## THE DATA
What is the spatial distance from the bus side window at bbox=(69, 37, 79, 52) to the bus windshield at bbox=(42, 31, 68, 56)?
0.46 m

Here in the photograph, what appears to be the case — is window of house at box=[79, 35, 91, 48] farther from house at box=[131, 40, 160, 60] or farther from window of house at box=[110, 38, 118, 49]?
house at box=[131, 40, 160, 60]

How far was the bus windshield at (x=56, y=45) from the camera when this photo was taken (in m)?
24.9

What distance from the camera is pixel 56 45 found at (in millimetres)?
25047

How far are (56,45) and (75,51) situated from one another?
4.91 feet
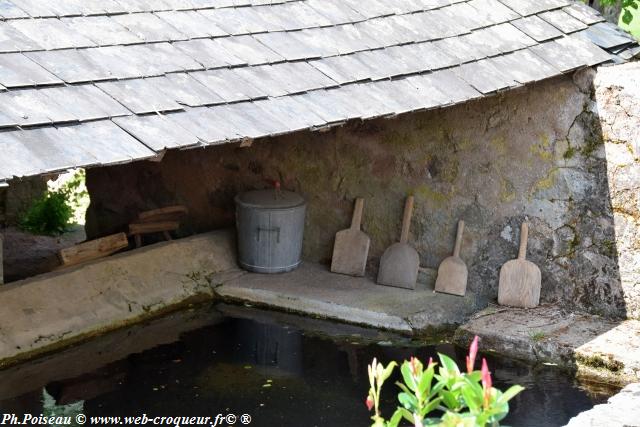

## EXERCISE OBJECTIVE
Return the rows exactly as they appear, starting at the line that contains "How far was" and ending at the last of the rows, and leave out the pictures.

## COMPLETE OUTPUT
How far was the bus windshield at (x=56, y=45) from the camera when this photo was taken (in m)?
24.9

What distance from the camera is pixel 56 45 found at (in millimetres)?
25047

How far are (56,45) and (75,51) situated from one another?
4.91 feet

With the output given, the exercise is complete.